::: DATA TO USE
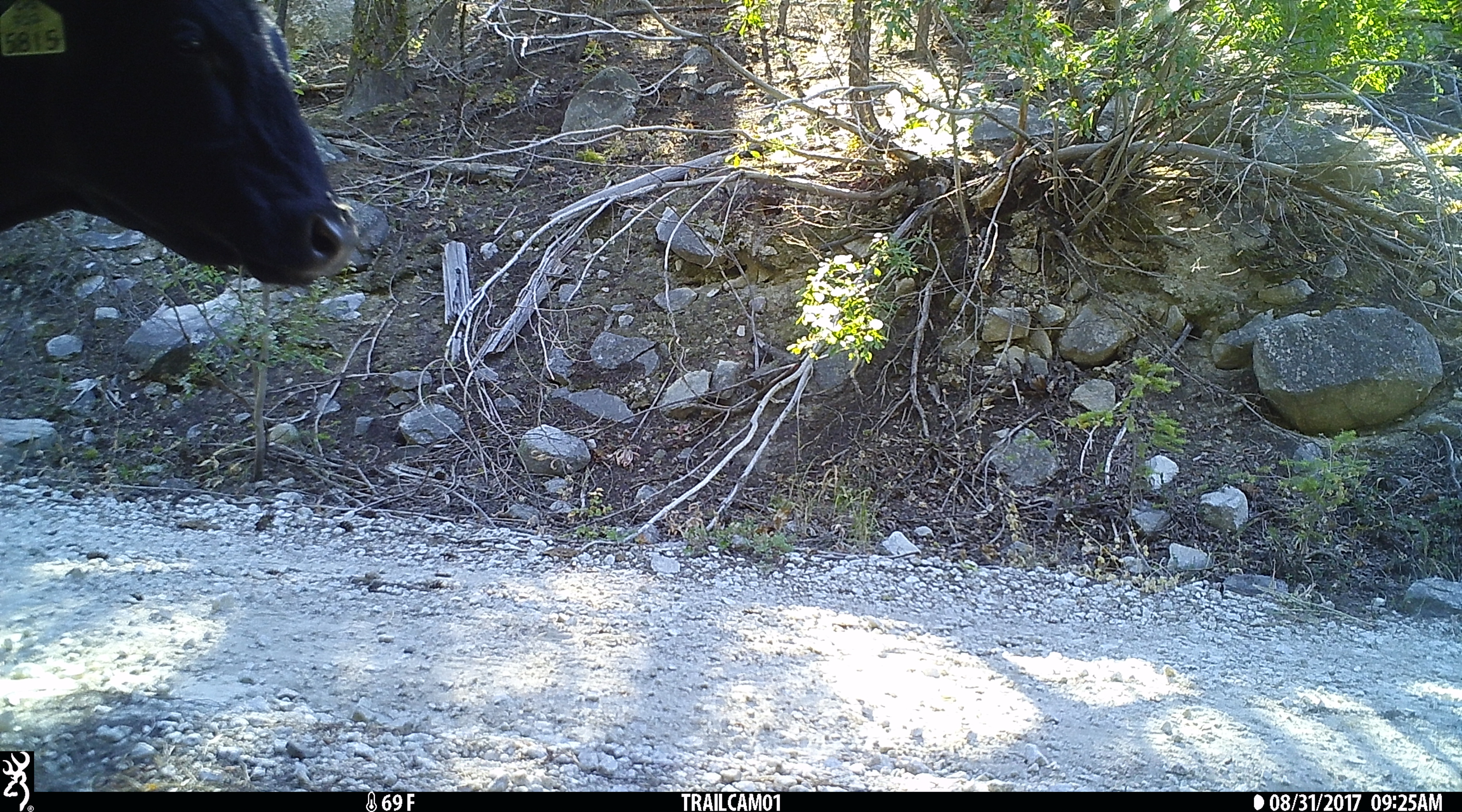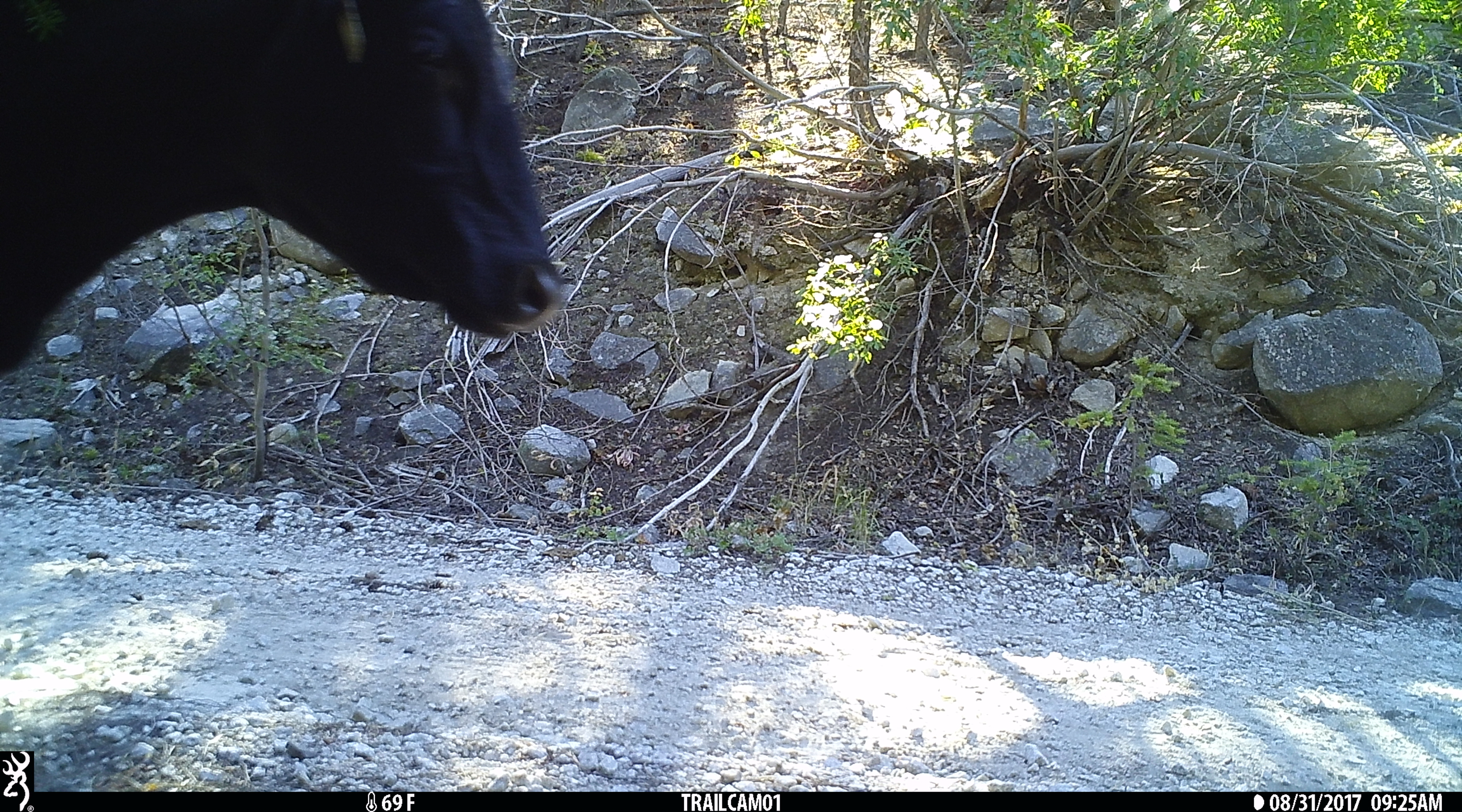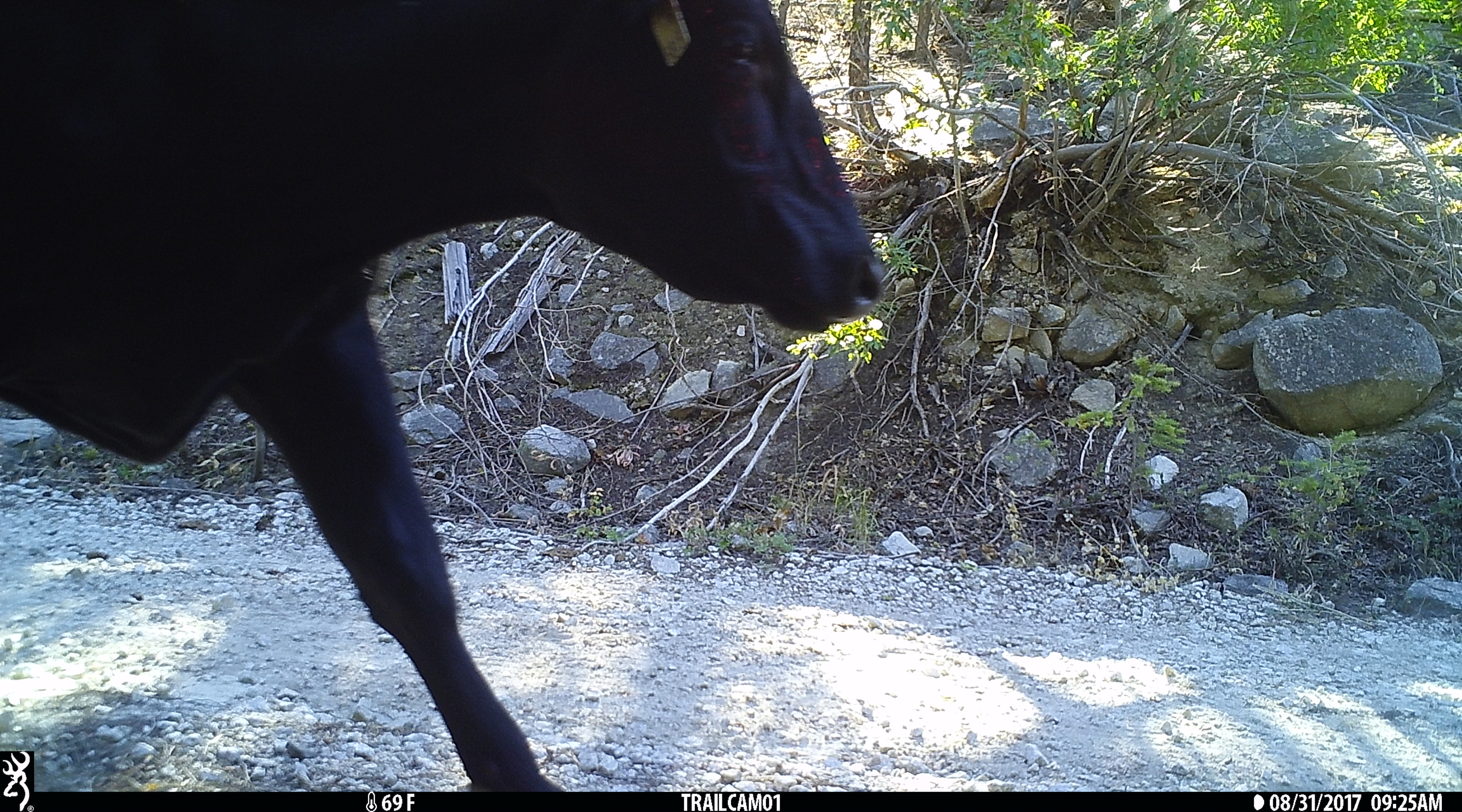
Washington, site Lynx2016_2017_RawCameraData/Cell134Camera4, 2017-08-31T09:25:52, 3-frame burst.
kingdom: Animalia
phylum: Chordata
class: Mammalia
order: Artiodactyla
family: Bovidae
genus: Bos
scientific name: Bos taurus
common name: domestic cattle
Domestic cattle (Bos taurus). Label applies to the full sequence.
::::::
§ **PROBLEM DESCRIPTION**
Write out word for word every line from the one containing "phylum: Chordata" through the last line of the data, and no other line.

§ **ANSWER TO THIS EXERCISE**
phylum: Chordata
class: Mammalia
order: Artiodactyla
family: Bovidae
genus: Bos
scientific name: Bos taurus
common name: domestic cattle
Domestic cattle (Bos taurus). Label applies to the full sequence.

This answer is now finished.